● Written problem 1
Reproduce the part of the ade4 PTA text starting at "kplot(pta1)" and ending at "components of the PCA of each table into the PTA.", with "score plot" substituted for "factor map".
● Written problem 2
In the ade4 PTA text, which function builds the ktab object kta1?
● Written problem 3
Based on the ade4 PTA text, answer yes or no for each statement and quote the words that decide it: (a) Winter contributes less than the other seasons to the Compromise structure. (b) The first axis of the Compromise shows the upstream-downstream morphology gradient. (c) The kplot function draws the Interstructure graphs.

● Document
In the ade4 package, a PTA can be computed using the
pta
function. All the outputs are grouped in a
dudi
object (subclass pta
).
The results on the meaudret
data set are shown in the
next Figure. The first step uses the withinpca
function to
compute a within-class PCA, with the Bouroche “Partial” standardisation
(Bouroche, 1975). This means that, after a global centring and
standardisation, variables are standardised separately within each
table. Variables have therefore a null mean and unit variance in each
table. The ktab
object kta1
is then built with
the ktab.within
function and the same column names are
given to the four tables. The ktab
is then transposed to
have variables in columns, and the PTA is computed with the
pta
function:
wit1 <- withinpca(meaudret$env, meaudret$design$season, scannf = FALSE, scaling = "partial")
kta1 <- ktab.within(wit1, colnames = rep(c("S1", "S2", "S3", "S4", "S5"), 4))
pta1 <- pta(t(kta1), scannf = FALSE)
plot(pta1)
Plot of the PTA of the meaudret
data set (Interstructure
and Compromise steps).
The plot
function draws the final Figure. The
Interstructure graph (top-left) shows that the winter table structure is
different from the structure of the three other seasons. The two graphs
of the Compromise (Rows = sites plot and Columns = variables plot) show
the pollution gradient on the first axis and the upstream-downstream
morphology gradient on the second. The Typological value
graph (bottom-right) gives the importance of each table in the
Compromise and shows that winter contributes less than the other seasons
to the Compromise structure.
The kplot
function can then be used to draw the
Intrastructure graphs. This figure displays the projection of the rows
and columns of the four tables and of the principal axes and components
of the four PCA. It shows how the structure of each table (or its
principal axes) differs from the structures of the others but
interpretation is easier.
kplot(pta1)
Plot of the PTA of the meaudret
data set (Intrastructure
step). The first column of graphs shows the projection of the principal
axes of the PCA of each table into the PTA. The second column shows the
factor map of sites. The third column shows the factor map of
physico-chemical variables. The fourth column shows the projection of
the principal components of the PCA of each table into the PTA.

● Provided material
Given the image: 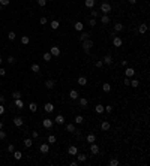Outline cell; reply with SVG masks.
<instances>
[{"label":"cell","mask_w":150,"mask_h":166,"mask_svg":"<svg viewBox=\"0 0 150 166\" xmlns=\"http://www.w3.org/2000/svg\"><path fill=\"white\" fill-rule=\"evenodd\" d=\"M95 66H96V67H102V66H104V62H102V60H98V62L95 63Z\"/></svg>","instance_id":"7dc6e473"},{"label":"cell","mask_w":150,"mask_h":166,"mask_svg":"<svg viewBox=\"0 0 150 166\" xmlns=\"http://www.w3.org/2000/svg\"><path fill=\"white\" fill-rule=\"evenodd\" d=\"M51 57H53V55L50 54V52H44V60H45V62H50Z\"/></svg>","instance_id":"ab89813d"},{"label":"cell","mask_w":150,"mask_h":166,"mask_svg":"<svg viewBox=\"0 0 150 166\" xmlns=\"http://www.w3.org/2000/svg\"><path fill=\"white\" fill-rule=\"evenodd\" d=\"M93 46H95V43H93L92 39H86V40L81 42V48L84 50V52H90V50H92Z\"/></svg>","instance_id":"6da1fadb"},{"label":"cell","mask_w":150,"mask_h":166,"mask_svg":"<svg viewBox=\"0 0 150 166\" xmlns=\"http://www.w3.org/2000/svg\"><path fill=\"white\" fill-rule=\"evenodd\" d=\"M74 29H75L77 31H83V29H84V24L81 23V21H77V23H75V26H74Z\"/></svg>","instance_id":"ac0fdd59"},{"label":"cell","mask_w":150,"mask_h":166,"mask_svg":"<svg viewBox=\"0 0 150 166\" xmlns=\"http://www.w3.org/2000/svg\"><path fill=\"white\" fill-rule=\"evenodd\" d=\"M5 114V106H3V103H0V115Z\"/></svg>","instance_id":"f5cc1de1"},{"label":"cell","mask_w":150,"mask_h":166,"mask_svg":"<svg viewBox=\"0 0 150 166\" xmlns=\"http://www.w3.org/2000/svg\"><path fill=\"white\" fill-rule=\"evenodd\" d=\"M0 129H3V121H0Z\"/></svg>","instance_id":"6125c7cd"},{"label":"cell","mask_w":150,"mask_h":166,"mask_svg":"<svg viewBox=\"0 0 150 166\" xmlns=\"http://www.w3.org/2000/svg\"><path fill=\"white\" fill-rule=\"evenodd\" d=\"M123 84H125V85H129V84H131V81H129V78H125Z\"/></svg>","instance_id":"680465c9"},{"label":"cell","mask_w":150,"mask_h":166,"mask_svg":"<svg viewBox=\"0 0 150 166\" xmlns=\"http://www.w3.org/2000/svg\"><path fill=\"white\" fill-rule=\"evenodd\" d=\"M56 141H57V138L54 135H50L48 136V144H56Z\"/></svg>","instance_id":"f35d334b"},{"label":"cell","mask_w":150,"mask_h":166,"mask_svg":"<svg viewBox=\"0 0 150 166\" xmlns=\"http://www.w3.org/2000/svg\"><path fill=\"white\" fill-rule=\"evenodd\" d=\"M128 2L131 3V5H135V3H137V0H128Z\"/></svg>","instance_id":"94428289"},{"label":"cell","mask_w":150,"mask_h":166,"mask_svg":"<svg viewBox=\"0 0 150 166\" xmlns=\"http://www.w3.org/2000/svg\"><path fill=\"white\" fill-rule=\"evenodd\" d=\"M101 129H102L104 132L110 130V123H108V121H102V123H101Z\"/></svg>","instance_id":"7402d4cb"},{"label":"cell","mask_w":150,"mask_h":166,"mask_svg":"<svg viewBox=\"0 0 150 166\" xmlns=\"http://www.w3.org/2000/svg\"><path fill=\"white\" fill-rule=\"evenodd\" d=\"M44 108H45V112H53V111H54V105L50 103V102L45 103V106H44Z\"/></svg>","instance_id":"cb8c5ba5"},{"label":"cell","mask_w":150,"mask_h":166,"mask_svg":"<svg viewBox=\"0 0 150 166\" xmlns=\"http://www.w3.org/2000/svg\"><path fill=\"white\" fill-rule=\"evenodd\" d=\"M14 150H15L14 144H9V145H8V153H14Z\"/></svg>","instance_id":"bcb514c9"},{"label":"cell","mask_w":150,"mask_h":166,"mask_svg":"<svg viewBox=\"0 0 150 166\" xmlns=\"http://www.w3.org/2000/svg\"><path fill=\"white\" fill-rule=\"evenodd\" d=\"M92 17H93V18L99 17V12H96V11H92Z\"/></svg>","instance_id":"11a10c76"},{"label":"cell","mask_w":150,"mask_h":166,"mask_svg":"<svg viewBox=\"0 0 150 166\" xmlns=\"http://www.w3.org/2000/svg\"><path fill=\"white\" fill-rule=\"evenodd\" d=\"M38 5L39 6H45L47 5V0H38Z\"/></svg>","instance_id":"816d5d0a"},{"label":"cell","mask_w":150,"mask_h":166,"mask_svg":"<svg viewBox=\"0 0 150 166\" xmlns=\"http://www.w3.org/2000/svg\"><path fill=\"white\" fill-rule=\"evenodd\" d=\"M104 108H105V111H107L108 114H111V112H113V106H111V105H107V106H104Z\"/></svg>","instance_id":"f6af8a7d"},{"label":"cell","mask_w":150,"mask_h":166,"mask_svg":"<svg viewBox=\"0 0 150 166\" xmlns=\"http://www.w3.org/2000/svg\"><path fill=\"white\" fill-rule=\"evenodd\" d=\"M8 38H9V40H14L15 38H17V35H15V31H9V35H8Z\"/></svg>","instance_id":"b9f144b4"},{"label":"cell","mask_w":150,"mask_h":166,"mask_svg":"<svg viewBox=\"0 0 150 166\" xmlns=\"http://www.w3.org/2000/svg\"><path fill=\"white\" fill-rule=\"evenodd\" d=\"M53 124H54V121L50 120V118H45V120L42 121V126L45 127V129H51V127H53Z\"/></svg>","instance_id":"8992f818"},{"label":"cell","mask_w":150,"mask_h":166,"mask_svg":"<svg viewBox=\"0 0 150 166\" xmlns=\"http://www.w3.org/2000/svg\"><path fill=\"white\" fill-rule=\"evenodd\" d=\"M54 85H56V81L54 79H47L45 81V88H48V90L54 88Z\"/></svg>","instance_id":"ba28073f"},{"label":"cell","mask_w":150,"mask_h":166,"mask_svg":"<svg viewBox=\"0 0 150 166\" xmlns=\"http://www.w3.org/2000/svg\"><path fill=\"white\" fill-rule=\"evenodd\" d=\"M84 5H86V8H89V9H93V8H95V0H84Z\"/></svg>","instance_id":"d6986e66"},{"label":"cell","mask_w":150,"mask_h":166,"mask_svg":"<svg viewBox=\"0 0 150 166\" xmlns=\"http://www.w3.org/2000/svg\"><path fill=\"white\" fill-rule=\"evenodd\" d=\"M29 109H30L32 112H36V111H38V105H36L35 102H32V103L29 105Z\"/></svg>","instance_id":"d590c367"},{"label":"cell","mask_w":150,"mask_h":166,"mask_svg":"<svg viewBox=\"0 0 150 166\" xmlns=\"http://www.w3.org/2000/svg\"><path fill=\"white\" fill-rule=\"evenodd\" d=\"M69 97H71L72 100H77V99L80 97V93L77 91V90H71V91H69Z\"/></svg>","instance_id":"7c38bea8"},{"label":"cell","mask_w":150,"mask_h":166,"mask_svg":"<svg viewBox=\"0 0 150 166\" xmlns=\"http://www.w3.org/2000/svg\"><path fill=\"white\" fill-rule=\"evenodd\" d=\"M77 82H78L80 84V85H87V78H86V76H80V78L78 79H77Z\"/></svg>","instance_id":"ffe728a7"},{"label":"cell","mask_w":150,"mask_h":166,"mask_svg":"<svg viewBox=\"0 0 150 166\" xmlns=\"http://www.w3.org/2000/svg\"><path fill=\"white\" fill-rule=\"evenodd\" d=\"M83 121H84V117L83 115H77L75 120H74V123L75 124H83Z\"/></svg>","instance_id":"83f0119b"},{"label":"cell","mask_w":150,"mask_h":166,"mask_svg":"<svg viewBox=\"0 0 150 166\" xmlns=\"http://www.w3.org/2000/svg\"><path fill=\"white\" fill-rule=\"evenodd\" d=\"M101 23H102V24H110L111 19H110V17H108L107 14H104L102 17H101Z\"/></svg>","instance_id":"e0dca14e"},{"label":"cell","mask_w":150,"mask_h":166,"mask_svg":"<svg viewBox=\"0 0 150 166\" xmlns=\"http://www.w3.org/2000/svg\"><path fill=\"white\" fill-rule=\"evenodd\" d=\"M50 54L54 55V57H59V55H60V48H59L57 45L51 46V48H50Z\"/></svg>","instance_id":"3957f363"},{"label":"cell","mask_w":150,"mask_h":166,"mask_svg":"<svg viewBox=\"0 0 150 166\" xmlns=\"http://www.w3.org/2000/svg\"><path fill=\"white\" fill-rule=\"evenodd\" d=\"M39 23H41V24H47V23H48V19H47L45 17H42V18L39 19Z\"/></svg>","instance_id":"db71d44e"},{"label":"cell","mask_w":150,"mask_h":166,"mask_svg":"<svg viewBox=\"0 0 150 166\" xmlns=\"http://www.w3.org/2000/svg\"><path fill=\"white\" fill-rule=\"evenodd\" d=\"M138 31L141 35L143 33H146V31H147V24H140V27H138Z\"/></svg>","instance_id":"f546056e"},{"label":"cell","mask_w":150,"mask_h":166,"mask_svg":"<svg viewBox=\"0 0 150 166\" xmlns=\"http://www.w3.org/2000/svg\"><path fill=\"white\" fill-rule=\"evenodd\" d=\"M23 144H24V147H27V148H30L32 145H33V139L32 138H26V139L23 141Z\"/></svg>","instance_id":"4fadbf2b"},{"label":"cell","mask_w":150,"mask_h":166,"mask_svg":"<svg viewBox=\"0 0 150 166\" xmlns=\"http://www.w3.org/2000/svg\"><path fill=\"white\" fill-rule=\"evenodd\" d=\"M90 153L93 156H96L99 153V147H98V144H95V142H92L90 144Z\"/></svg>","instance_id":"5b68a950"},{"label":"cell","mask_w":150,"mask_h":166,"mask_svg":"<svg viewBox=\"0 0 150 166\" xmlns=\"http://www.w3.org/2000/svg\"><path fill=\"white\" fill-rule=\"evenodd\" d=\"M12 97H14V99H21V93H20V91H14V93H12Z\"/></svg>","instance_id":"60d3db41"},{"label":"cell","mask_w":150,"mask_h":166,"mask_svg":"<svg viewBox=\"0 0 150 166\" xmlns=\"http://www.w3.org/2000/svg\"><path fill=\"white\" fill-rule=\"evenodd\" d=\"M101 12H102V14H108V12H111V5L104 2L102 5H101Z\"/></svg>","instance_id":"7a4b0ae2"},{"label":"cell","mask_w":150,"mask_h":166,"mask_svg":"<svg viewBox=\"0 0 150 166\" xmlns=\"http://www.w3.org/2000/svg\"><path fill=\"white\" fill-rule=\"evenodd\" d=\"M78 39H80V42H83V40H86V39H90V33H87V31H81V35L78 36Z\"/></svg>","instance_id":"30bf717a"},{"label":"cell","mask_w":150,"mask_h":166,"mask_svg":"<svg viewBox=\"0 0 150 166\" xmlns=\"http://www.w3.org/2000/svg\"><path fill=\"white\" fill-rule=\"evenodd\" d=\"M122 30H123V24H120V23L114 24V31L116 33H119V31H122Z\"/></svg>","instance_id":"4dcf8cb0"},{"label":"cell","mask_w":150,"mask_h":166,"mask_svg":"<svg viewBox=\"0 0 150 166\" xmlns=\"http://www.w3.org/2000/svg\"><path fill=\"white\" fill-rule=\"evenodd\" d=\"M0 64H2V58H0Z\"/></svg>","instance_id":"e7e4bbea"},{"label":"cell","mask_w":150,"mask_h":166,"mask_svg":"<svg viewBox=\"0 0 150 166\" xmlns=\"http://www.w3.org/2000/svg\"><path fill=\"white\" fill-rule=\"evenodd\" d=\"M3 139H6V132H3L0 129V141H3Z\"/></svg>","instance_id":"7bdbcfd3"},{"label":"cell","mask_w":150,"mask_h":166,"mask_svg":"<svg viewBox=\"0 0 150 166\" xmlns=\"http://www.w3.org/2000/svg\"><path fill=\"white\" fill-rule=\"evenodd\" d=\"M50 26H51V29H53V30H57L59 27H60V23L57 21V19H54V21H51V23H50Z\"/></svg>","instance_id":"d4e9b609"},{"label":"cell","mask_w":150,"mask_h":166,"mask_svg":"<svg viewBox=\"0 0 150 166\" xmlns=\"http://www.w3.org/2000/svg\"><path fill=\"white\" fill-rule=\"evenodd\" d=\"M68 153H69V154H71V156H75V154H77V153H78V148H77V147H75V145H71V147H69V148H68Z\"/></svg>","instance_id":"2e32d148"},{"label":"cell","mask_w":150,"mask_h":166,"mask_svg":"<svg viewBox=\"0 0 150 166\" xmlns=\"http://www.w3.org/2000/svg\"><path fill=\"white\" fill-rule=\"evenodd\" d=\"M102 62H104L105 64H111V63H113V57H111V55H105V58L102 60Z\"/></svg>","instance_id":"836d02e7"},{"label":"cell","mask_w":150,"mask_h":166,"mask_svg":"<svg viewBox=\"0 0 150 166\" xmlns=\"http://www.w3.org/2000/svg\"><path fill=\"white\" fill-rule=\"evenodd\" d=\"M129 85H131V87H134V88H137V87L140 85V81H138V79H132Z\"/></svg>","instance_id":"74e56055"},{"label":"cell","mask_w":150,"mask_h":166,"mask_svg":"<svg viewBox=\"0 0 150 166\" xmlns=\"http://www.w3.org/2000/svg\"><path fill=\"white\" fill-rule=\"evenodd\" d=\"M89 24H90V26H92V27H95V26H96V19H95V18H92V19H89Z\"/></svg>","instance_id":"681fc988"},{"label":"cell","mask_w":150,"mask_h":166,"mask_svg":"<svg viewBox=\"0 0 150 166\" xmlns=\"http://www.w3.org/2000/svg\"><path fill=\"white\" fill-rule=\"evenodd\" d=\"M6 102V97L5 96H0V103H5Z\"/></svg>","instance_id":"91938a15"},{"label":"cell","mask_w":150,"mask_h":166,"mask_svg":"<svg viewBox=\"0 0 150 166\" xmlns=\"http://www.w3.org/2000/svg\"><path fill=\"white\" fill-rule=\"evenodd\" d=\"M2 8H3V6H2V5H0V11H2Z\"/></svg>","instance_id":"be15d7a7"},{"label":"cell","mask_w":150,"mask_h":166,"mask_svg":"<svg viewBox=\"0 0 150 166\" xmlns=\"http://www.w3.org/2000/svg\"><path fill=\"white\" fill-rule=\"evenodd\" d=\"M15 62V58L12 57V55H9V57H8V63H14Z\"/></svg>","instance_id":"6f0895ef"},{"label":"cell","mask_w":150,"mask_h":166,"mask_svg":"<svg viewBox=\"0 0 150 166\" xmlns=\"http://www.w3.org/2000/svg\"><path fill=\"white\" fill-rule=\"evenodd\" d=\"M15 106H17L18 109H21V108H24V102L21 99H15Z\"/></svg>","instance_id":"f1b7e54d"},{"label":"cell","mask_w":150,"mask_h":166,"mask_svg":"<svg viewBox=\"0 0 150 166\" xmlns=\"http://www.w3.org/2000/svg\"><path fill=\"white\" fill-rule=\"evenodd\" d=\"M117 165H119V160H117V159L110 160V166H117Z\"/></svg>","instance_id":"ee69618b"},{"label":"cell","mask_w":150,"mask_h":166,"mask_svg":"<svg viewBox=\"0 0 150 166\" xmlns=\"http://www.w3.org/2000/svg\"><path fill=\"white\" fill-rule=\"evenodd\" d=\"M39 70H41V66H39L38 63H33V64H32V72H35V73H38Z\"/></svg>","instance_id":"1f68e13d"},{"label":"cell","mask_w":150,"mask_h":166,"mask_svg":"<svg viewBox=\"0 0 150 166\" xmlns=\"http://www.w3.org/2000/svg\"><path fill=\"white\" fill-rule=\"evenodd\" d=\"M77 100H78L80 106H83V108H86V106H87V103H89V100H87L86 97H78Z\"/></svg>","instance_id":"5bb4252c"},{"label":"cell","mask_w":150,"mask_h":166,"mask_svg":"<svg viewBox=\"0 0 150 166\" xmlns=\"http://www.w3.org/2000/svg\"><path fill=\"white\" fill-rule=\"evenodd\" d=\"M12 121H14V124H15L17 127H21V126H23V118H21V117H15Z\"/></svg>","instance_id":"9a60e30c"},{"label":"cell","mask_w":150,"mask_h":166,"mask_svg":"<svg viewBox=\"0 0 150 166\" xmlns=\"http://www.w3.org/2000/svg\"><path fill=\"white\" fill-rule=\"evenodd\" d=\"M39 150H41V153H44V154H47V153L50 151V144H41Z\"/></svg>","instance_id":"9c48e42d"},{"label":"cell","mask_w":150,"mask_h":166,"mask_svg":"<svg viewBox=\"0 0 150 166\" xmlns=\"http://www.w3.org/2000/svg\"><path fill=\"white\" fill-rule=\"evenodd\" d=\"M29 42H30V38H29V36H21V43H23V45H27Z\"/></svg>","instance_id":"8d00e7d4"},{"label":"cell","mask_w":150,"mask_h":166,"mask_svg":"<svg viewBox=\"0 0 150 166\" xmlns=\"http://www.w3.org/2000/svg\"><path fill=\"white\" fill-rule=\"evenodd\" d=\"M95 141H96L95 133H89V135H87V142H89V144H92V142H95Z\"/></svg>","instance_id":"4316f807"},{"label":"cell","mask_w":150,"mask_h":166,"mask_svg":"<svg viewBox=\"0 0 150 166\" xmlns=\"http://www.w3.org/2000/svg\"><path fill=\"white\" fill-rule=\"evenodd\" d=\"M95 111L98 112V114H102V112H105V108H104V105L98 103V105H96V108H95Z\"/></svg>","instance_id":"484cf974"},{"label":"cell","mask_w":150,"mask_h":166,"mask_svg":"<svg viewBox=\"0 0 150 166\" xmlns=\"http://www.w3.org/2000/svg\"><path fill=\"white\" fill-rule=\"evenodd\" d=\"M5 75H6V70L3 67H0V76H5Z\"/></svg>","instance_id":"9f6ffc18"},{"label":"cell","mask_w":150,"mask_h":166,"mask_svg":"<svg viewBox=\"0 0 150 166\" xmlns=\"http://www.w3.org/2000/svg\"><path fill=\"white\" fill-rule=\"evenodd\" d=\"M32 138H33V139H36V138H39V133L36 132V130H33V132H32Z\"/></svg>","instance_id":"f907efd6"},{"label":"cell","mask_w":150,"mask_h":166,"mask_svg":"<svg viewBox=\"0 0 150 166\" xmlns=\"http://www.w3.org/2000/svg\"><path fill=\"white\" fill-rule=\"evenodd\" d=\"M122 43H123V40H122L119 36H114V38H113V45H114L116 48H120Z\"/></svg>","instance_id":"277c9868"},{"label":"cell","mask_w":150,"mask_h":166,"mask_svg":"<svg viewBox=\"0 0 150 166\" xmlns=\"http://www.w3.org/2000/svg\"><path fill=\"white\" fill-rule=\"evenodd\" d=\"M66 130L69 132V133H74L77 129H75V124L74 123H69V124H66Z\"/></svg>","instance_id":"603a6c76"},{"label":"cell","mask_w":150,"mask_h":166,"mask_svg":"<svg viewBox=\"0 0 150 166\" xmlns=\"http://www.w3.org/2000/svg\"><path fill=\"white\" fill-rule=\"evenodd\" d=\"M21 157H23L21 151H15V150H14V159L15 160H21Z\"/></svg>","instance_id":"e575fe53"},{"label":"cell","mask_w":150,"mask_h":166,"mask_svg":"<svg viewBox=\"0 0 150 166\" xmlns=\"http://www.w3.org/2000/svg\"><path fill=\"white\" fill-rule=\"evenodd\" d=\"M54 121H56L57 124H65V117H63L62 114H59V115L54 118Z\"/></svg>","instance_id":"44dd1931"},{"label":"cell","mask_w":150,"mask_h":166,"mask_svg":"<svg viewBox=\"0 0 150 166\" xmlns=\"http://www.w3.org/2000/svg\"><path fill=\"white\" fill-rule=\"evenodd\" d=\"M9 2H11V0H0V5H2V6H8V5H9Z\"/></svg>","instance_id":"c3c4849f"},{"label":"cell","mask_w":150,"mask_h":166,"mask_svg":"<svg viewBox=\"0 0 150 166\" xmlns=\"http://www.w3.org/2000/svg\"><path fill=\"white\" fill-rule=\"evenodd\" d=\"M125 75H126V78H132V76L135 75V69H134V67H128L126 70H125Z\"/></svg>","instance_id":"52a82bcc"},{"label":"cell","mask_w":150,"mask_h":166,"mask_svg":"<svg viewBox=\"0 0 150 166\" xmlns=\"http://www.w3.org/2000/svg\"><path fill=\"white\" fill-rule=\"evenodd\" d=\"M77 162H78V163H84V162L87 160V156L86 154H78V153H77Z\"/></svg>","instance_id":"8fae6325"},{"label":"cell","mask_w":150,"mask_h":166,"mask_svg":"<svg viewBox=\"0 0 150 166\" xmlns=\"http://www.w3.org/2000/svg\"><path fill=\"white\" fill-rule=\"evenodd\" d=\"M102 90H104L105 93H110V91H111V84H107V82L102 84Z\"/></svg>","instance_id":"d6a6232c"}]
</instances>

● Complete response 1
kplot(pta1)
Plot of the PTA of the meaudret
data set (Intrastructure
step). The first column of graphs shows the projection of the principal
axes of the PCA of each table into the PTA. The second column shows the
score plot of sites. The third column shows the score plot of
physico-chemical variables. The fourth column shows the projection of
the principal components of the PCA of each table into the PTA.

● Complete response 2
The ktab.within function.

● Complete response 3
(a) Yes: "winter contributes less than the other seasons to the Compromise structure"
(b) No: "the pollution gradient on the first axis and the upstream-downstream morphology gradient on the second"
(c) No: "can then be used to draw the Intrastructure graphs"